Слепой жребий (страница 7)

Страница 7

– Для Ника. Твоя мама хочет, чтобы он непременно составил тебе пару, – улыбаясь, сообщает мне Джесс. – Полагаю, это должен быть сюрприз, поэтому не выдавай меня, пожалуйста.

От бессильного возмущения я закатываю глаза, испуская странный мучительный стон.

* * *

Я выхожу из вагона метро на станции «Юнион-сквер», чтобы пересесть на зеленую ветку и продолжить свой путь домой, но, едва оказавшись на перроне, будто попадаю на импровизационное выступление. Высокая темнокожая женщина с роскошной копной волос и пышными формами, ритмично покачивая бедрами, заводит уставшую после рабочего дня толпу, приглашая присоединиться к ней и прожить известный хит Уитни Хьюстон «Я хочу танцевать с кем-то»[3]. В ней столько энергии и страсти, что я вижу, как люди замедляют шаг, образуя вокруг нее живое кольцо, частью которого неожиданно для себя становлюсь и я.

«О, я хочу танцевать с кем-то. Я хочу ощутить чей-то жар», – поет она с призывом, не обращаясь ни к кому конкретно, но при этом, очевидно, рассчитывая на поддержку собравшихся. Молодой парень снимает и бросает свою куртку к стене и тут же присоединяется к ней. Они вместе танцуют и поют в один микрофон, а толпа зевак начинает хлопать в такт. Я охотно присоединяюсь к ним, мне нравится хотя бы на мгновение отвлечься от своих тягостных дум и просто насладиться красивой песней и ярким зажигательным исполнением.

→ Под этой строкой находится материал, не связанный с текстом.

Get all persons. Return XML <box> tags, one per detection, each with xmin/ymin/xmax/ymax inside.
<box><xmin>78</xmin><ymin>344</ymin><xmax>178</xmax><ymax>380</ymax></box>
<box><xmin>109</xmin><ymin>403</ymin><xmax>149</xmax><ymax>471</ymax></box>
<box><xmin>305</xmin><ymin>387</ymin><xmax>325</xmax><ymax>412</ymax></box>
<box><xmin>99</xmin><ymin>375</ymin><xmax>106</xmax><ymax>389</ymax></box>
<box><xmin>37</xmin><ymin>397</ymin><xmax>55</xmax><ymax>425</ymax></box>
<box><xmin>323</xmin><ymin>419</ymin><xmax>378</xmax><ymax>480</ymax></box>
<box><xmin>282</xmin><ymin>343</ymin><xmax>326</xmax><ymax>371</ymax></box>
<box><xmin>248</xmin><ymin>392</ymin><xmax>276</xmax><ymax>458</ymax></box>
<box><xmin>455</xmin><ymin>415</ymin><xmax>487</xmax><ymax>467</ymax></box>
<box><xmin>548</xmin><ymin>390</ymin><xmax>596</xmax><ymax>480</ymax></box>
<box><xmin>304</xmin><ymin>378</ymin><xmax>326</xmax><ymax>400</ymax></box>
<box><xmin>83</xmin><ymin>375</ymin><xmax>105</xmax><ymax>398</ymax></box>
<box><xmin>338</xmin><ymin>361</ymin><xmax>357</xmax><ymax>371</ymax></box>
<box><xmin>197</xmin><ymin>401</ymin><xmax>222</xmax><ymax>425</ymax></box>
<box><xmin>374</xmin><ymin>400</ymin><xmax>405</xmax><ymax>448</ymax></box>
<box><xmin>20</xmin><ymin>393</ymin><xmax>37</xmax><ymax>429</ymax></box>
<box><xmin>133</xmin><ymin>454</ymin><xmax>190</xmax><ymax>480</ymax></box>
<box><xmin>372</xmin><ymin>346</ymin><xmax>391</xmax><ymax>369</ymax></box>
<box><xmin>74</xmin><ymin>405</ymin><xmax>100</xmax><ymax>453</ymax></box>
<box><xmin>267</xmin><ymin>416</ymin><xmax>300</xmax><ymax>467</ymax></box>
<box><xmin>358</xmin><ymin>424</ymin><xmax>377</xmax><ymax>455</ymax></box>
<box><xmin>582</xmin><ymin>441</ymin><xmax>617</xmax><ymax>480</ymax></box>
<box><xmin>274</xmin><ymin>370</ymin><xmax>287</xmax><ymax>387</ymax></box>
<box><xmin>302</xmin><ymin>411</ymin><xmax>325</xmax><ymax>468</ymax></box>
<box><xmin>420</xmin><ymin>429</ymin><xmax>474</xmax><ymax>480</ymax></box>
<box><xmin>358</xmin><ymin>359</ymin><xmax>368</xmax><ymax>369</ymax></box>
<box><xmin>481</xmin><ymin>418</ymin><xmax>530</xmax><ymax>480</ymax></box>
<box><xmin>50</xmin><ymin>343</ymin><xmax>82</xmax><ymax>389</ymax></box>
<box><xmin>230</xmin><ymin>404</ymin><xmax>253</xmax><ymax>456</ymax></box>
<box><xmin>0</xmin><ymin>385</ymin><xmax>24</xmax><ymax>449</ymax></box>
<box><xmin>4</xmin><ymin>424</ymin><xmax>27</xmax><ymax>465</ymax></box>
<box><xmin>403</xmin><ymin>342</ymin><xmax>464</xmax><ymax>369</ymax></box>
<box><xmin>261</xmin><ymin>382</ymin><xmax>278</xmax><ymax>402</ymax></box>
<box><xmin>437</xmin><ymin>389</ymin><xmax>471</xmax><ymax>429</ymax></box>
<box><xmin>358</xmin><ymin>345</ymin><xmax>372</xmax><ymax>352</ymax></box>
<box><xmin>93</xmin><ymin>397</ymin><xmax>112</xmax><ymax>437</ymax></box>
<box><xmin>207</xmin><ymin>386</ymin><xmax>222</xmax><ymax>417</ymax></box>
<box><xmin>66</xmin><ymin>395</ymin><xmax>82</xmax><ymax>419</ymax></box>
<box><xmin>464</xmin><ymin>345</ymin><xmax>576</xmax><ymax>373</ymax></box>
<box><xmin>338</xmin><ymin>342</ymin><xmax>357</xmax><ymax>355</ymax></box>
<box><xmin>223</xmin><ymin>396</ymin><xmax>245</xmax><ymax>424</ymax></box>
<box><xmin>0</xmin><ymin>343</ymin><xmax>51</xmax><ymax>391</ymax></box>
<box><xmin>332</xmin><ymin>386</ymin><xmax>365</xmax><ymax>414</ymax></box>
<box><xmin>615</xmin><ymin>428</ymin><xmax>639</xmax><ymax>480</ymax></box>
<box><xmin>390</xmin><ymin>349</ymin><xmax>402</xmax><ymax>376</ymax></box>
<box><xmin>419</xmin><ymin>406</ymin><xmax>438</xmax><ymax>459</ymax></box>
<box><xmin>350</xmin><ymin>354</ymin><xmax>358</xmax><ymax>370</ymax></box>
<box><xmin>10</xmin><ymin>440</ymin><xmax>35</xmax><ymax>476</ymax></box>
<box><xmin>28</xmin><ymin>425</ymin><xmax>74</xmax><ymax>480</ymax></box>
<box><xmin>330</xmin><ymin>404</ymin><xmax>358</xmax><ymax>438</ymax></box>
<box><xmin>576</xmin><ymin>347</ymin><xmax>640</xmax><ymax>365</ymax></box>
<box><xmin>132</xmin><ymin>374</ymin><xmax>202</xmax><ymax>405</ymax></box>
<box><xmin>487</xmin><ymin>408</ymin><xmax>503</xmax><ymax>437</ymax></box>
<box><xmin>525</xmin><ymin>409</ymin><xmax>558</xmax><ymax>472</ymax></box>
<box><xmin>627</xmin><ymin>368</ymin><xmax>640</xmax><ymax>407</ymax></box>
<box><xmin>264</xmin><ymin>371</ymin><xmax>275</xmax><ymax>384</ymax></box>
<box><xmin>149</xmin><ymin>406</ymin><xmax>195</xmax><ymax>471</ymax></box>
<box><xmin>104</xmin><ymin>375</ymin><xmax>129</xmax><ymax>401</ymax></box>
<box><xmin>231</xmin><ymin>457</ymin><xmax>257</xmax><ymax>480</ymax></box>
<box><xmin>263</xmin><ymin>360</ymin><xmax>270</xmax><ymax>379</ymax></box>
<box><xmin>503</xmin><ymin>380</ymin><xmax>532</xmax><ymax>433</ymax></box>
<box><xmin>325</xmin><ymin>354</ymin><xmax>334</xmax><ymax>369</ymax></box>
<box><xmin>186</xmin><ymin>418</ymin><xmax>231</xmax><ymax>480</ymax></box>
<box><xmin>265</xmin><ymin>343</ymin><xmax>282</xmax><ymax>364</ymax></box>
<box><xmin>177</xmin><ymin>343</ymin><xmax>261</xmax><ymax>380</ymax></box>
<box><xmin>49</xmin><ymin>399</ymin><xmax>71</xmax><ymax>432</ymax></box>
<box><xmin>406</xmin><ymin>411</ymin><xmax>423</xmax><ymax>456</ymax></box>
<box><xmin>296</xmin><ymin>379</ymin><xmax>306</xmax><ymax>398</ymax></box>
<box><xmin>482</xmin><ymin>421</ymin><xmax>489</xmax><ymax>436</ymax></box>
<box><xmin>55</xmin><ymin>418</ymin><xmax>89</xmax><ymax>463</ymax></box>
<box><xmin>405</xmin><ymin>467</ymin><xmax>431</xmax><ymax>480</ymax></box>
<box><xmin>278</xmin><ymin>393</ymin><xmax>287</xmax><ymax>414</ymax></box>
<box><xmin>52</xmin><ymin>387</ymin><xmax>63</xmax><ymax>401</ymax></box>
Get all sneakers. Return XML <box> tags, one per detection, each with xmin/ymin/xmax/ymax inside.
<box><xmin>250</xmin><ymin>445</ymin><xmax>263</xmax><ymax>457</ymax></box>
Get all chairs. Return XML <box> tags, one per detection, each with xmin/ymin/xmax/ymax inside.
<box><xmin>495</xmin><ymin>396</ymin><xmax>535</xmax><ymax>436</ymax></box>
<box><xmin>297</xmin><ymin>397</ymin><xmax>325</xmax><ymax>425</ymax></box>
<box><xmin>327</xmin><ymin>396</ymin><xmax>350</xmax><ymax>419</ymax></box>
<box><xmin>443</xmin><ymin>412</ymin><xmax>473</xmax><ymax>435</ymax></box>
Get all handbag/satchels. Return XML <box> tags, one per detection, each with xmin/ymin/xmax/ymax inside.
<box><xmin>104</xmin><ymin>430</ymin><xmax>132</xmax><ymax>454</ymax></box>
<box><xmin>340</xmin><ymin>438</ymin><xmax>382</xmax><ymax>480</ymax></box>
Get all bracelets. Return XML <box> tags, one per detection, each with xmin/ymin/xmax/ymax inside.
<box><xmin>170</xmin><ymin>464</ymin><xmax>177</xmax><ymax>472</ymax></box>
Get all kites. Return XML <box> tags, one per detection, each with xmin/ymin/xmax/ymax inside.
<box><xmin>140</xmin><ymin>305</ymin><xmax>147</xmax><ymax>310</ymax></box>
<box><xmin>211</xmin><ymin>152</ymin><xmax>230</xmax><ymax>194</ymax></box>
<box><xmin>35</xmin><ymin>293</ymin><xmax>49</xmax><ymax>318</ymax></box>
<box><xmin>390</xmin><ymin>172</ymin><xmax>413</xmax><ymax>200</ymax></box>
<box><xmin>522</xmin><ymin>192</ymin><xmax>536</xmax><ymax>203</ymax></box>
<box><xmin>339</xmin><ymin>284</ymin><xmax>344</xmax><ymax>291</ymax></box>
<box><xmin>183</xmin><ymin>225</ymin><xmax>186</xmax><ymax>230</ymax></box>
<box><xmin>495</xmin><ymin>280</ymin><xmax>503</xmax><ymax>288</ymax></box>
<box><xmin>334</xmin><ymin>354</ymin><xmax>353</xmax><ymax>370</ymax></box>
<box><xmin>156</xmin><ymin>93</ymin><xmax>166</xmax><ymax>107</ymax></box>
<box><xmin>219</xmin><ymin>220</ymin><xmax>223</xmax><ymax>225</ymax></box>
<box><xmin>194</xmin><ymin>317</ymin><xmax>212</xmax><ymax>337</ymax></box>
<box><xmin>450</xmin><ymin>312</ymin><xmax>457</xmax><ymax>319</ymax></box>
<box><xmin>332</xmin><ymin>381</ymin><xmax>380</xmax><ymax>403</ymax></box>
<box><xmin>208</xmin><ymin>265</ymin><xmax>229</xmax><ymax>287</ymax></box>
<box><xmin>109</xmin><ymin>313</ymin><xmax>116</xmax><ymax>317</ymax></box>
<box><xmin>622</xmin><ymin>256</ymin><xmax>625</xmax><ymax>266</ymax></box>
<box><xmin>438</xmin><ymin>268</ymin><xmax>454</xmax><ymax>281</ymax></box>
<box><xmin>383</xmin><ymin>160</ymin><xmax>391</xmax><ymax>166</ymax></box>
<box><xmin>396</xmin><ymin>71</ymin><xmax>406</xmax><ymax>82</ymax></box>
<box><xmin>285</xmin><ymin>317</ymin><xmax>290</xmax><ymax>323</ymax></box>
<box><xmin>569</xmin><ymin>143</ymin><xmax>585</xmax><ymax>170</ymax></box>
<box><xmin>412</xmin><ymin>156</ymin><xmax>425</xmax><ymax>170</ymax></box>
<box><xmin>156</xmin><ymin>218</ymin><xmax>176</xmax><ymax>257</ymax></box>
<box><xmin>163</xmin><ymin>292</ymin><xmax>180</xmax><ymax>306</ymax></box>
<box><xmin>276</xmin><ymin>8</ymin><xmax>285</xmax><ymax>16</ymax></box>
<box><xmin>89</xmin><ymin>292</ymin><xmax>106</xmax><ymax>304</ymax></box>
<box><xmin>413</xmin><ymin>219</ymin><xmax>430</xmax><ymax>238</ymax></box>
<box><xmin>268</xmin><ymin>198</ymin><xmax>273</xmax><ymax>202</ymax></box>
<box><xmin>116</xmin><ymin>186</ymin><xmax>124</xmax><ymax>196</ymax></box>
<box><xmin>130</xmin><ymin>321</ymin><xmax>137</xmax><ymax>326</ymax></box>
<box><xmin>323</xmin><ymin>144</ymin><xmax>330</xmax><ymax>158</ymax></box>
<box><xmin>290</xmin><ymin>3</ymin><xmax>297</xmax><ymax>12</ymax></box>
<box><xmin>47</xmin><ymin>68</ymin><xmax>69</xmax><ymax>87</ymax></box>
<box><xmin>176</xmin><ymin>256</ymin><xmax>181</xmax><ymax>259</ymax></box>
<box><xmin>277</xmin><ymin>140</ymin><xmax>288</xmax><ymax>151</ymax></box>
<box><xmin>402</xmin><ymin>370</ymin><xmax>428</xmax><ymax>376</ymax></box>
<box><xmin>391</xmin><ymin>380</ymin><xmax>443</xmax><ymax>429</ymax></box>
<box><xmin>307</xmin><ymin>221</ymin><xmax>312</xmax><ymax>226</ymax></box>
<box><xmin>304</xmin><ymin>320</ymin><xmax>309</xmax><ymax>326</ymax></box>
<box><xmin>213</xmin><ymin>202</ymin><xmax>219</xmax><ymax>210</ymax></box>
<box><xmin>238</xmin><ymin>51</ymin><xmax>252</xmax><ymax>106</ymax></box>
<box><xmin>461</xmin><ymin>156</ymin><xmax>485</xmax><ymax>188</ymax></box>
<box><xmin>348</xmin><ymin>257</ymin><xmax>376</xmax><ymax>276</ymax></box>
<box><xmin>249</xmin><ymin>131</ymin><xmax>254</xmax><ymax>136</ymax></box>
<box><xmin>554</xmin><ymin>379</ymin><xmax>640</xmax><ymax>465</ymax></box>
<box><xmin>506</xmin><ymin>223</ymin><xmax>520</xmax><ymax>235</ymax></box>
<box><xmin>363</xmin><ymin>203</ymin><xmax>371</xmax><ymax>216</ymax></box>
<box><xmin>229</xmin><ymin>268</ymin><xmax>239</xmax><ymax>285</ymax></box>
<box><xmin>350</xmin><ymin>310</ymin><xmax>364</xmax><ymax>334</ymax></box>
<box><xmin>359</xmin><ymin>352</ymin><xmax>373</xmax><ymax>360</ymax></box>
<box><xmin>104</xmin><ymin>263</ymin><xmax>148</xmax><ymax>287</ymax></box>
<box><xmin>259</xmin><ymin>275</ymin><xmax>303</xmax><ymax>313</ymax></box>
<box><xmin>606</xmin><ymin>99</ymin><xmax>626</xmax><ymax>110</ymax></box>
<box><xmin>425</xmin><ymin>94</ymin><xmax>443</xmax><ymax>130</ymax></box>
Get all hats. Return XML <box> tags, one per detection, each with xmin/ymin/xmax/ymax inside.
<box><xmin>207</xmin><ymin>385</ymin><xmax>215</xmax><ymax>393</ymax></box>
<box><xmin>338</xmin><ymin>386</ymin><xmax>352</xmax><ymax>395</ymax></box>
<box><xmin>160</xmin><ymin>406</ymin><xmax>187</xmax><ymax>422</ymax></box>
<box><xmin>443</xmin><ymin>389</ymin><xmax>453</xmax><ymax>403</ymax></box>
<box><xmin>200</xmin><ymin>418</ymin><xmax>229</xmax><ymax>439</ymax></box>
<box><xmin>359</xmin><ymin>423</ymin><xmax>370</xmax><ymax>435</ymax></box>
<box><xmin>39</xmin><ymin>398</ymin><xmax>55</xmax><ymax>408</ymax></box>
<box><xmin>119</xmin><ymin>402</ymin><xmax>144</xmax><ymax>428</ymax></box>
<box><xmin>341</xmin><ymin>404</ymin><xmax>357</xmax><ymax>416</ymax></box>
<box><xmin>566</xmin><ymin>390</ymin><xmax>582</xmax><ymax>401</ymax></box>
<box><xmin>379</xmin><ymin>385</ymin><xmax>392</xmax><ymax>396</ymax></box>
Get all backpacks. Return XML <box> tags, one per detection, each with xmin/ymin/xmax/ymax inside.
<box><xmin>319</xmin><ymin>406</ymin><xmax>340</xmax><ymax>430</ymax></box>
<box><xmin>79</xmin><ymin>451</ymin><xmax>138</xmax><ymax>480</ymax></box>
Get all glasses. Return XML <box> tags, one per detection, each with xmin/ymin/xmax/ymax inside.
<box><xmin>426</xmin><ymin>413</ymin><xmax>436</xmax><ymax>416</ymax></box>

«Мне нужен мужчина, который решится на любовь, что, сильно пылая, не будет заканчиваться», – пою я одними губами, когда кто-то хватает меня за талию, с силой притягивая к себе.

От этого прикосновения я вздрагиваю, пытаюсь обернуться, но незнакомец бьет меня по плечу, зарабатывая себе дополнительное время. Я едва не падаю на женщину, что стоит передо мной. Резко оборачиваюсь, замечая высокую черную фигуру, пробирающуюся сквозь толпу зевак. У меня перехватывает дыхание, будто окружающая меня реальность перестает существовать. Нет звуков проезжающего вагона метро, ни музыки, ни ритмичных хлопков, только гулкий стук сердца в груди.

Тух-тух-тух.

Меня трясет, я будто снова оказываюсь на пороге своей квартиры, в тот самый момент, когда он меня резко притягивает к себе, так сильно, что я чувствую каждый позвоночник, каждое ребро.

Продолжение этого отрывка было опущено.